Where do creative ideas come from?
If you were to seek the answer yourself, rather than read this post, you might sit down and ponder, "Hmm, let me think about this for a while." But there are two problems with that: 1) Answers are more likely to come with action, so don’t sit down (there’s an exception, which I’ll get to in a bit), and 2) Creative ideas don't come from "thinking."
From Action to Answers
Let’s break this down and talk about action first. To find the solution to something you haven’t figured out yet, your best bet is to engage yourself in another activity. Forget about “looking” for an answer. Just keep the question in the back of your mind. How often is it that we make discoveries when we are engaged in simple, routine actions, such as washing the dishes, taking a shower, weeding the garden, or mowing the lawn?
Allowing yourself to become engaged in repetitive, almost mesmerizing action enables the creative center of your brain to step up to the forefront.
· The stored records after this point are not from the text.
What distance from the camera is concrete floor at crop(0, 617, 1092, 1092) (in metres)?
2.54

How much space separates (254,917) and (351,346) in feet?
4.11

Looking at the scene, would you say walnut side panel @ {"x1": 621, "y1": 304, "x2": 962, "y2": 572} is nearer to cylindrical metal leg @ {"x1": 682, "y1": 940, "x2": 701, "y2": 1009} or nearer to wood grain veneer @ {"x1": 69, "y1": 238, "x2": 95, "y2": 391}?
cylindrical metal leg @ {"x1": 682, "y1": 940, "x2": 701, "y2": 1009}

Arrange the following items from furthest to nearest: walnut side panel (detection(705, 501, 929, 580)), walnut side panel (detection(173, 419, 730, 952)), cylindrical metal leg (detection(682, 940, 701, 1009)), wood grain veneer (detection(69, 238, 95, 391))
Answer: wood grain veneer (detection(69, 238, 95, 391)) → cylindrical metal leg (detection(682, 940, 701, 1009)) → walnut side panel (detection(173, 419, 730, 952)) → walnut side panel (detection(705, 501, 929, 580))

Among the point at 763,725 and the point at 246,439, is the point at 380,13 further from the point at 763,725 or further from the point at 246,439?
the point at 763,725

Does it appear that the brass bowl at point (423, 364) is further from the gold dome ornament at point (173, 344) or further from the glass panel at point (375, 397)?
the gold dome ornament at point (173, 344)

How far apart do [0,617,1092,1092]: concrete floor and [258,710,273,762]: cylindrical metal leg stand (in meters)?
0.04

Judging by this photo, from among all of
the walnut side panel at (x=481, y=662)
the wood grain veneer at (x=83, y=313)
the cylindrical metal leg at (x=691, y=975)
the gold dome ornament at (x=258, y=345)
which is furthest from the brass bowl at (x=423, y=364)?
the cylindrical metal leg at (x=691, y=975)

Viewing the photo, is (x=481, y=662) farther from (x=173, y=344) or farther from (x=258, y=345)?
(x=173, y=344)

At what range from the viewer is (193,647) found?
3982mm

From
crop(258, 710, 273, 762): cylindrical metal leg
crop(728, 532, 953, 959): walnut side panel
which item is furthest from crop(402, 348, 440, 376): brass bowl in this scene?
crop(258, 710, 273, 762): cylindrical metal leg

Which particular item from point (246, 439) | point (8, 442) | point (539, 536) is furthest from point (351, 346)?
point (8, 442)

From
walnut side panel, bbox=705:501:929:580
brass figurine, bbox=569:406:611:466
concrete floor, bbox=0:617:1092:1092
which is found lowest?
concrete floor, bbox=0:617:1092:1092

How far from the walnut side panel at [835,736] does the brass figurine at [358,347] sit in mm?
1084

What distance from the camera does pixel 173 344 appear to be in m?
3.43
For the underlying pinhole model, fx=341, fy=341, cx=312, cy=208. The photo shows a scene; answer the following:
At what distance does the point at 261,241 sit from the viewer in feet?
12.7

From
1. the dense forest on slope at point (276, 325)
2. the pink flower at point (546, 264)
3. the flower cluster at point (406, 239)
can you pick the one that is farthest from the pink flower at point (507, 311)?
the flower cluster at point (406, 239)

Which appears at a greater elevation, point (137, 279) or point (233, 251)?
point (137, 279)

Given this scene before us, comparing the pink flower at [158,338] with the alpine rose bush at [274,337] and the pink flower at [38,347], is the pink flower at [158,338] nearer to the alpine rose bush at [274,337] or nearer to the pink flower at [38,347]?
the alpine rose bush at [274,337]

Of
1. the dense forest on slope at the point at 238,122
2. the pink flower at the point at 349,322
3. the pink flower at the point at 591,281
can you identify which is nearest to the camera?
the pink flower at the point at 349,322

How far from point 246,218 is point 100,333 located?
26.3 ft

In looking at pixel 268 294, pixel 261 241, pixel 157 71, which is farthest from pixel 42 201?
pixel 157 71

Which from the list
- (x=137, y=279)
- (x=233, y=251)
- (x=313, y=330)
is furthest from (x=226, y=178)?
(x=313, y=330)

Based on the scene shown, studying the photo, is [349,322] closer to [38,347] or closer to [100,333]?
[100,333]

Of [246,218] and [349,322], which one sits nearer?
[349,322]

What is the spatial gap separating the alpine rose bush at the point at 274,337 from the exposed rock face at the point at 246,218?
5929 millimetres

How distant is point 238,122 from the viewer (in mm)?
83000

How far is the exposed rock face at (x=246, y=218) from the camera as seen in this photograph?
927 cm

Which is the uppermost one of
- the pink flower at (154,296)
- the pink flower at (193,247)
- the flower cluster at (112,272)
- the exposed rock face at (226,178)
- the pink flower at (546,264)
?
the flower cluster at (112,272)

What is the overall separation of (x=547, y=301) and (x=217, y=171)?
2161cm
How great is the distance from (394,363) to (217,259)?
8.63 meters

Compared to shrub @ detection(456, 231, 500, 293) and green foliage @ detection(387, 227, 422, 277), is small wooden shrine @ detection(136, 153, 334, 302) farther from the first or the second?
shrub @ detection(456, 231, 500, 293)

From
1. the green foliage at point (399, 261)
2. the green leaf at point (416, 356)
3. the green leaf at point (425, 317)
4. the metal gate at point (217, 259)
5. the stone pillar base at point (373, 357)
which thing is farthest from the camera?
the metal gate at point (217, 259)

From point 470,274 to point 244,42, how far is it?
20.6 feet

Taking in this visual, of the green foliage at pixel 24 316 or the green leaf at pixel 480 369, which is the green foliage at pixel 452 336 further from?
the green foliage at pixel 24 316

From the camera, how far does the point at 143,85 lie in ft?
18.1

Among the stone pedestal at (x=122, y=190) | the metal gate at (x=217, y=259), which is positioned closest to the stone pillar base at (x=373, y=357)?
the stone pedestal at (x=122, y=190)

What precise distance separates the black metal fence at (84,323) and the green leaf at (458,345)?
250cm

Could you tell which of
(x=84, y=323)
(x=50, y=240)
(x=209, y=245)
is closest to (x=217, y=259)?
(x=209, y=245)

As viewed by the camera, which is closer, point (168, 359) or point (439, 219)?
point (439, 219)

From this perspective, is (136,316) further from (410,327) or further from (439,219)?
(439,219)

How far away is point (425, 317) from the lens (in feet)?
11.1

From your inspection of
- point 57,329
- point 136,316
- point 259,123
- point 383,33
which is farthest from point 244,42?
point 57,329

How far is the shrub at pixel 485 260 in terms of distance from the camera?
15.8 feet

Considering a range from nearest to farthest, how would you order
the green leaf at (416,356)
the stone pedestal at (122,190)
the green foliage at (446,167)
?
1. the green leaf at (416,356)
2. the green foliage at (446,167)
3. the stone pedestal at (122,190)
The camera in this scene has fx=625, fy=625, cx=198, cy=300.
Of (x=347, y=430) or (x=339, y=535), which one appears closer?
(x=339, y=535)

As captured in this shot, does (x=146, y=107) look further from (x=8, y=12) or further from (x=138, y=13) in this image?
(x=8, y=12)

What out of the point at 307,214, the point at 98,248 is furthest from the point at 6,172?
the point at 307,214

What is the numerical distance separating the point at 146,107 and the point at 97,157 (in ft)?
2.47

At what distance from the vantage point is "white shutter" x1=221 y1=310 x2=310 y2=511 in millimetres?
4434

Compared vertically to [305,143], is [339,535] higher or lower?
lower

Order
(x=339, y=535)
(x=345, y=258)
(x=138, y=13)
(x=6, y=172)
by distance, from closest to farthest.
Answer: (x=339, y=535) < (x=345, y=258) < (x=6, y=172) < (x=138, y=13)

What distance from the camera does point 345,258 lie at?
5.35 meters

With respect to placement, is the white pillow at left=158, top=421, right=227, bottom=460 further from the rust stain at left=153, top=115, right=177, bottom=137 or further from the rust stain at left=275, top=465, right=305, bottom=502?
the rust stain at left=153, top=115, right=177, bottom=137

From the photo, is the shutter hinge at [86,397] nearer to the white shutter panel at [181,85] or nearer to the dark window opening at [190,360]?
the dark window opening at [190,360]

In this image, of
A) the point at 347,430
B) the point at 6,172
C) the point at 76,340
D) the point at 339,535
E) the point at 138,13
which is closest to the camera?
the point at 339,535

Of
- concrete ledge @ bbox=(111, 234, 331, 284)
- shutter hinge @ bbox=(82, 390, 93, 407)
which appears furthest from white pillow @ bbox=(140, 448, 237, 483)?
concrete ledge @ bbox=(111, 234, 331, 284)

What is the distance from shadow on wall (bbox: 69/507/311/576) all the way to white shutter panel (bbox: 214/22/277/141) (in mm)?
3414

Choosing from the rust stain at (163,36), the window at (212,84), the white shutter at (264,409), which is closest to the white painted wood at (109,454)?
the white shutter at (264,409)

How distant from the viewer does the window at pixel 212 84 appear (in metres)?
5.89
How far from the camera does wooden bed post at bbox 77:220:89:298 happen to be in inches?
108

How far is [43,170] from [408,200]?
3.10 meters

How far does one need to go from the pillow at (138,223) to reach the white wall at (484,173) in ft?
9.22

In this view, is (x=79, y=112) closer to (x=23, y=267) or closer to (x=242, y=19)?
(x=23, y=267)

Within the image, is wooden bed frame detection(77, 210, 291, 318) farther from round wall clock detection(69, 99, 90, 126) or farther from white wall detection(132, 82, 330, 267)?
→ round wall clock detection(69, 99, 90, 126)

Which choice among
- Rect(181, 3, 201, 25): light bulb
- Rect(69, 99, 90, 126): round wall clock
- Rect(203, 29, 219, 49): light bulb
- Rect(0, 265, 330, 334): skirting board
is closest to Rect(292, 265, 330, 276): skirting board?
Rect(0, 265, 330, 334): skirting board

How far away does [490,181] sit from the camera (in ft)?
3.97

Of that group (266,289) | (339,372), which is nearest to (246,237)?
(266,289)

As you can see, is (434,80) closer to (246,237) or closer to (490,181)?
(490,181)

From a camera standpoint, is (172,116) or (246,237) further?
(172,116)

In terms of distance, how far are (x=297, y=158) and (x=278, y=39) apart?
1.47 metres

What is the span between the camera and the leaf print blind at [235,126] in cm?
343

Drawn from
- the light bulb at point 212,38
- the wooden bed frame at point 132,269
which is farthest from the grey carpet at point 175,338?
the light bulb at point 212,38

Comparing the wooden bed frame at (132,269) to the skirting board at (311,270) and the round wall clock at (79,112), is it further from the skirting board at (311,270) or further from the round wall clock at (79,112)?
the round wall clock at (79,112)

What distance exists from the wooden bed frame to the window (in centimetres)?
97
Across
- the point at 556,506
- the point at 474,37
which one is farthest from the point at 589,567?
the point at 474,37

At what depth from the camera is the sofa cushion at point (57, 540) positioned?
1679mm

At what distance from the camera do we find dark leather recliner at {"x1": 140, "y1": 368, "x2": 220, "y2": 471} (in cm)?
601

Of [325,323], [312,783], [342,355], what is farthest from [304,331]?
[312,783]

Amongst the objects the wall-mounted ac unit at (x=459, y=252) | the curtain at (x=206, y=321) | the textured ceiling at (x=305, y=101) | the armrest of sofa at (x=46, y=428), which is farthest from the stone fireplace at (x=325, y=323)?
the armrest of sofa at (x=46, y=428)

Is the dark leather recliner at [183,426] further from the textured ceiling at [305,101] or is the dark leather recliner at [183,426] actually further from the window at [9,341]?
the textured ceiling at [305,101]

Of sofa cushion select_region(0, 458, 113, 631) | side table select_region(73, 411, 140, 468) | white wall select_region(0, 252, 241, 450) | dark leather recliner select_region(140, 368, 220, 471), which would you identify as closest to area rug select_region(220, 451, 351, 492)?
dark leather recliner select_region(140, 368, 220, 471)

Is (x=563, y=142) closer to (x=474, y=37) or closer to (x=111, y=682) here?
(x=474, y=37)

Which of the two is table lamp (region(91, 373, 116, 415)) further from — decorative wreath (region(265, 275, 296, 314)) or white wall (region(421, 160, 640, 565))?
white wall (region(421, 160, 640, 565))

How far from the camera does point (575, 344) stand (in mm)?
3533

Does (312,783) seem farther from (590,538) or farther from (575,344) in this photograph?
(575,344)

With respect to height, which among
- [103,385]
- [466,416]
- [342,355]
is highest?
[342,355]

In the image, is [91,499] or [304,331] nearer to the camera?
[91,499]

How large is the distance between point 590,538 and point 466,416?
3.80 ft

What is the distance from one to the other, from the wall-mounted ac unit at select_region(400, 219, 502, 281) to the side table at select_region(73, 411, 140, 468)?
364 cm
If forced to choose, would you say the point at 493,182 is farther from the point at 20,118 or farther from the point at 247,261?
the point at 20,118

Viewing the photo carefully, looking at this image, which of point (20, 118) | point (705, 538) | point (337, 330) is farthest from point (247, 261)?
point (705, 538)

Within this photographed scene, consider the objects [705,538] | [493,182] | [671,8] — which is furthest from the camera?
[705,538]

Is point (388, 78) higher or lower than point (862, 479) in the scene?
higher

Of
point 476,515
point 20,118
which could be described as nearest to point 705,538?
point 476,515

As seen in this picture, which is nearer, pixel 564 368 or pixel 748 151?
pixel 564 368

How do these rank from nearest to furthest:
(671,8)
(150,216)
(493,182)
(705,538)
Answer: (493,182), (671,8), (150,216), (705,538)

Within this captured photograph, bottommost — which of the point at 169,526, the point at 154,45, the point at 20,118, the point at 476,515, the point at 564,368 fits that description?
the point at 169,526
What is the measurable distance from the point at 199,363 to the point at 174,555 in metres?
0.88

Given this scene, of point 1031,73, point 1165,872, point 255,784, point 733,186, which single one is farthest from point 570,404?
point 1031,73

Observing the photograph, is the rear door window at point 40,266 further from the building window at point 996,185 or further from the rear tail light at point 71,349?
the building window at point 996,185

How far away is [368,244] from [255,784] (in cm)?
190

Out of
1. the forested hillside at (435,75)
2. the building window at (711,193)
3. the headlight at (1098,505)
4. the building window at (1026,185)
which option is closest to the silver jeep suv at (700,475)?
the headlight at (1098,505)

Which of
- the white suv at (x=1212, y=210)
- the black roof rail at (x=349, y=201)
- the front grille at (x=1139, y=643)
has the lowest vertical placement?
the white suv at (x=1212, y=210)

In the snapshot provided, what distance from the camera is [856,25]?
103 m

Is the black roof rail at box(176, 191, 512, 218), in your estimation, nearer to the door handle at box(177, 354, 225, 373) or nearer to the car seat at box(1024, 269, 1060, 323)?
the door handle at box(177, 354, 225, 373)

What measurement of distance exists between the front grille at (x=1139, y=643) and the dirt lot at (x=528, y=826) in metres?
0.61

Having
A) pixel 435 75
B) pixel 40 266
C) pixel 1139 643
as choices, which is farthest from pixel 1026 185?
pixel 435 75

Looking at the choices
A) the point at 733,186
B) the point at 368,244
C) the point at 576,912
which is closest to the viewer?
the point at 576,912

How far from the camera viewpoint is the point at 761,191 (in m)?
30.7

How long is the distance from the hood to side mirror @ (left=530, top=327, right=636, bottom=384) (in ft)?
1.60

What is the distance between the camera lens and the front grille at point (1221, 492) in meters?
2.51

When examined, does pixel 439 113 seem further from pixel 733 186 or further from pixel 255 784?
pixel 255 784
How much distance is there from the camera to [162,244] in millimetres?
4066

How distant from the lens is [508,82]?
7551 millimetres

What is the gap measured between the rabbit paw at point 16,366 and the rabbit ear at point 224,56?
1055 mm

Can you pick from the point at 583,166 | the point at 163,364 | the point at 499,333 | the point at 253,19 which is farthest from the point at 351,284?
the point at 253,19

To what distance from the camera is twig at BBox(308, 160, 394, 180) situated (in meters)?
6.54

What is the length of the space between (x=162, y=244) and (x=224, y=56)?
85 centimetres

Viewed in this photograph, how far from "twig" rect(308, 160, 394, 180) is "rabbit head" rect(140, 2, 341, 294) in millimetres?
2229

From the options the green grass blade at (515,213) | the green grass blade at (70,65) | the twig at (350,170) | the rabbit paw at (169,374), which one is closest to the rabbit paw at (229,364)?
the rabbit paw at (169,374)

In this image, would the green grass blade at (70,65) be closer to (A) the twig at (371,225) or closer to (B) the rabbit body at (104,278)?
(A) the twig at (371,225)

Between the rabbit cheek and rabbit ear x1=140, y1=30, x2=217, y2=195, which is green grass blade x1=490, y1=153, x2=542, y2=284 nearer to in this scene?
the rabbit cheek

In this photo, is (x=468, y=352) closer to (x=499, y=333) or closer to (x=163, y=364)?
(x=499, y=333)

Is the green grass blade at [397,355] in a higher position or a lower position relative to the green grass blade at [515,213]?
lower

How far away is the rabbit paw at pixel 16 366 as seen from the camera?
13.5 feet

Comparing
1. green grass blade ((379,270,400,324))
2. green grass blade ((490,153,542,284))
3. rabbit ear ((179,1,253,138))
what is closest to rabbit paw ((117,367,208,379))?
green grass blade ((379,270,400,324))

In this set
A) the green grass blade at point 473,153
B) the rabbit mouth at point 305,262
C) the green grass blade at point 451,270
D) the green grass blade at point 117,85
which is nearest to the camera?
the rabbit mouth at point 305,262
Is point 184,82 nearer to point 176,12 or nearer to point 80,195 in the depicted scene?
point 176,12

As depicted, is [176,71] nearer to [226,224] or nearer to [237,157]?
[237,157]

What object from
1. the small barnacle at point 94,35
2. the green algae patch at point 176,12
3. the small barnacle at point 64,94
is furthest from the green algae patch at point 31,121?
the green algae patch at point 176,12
You find your body working at your activity, but since you are weeding (or washing, or jogging) and not actively “thinking,” you’re able to access that stream of consciousness. You can often chart your train of thought in these instances, to show how your relaxed ponderings resulted in your arriving at just the answer you were looking for. However, sometimes this happens so fast, you might not remember how you got there, and simply experience an instant revelation: “ Ah! I’ve got it!”
There is an exception I want to mention, which is when perfect solutions surface when you’re falling asleep, just waking up or--for some people—when they are roused in the middle of the night, suddenly knowing a solution. The explanation for this has more to do with the second part of this post, so keep reading.
Highly innovative people know that action works. Steve Jobs was known for his “walking meetings,” where he’d walk and talk with other business people, in the same way he took long walks alone. While he also learned meditation techniques and was a proponent of other workers learning to reduce “mind chatter,” going quiet and becoming an observer is only one part of the equation. The other part comes in when we connect with that more soul-centered part of ourselves. This is why you can participate in a long, calm-inducing walk, but when you do it in nature, at your favorite mountain trail or other awe-inspiring location, the rest of the magic happens.
Creativity Comes From Feeling
Creativity doesn’t come from the mind. So if you attempt to think, and think, and think about how to write that headline, or which shapes are the best for your design project, or why that mousetrap you constructed is missing its mark, you’d be engaging yourself in a mental process that might likely end in frustration and a dead end. The mind tries to replicate creativity, but it will fail.
Once you realize that the energy of creativity is not sourced from the brain, but from the essence of your being, which is sourced from your heart—your feeling center—you will discover that when you follow how you feel about your project, then all the elements will fall into place effortlessly. So when you take that long walk on the mountain trail, you are feeding your very essence with the beauty of that natural area you love so much, and when combined with your movement, your solutions will simply appear!
Drifting off (or drifting back) while in bed, as an exception, is a time of non-action when you are likely to have creative ideas come to you, because it is at this time—those moments on the cusp of the sleep state—when you are closest to your true inner self. Your inner Self is that part of you which is the soul part, housed in the mystery realm. It is not in your brain. Your Self is not defined by how you use your mind every day, with the knowledge and experiences that you learned through education, life and work.
The reason why your creative projects display unique features of who you are is because the elements of those creations came from connecting with your true, inner Self—not from connecting with the mental knowledge of the brain.
So stop thinking and start feeling, and let me know how it turns out!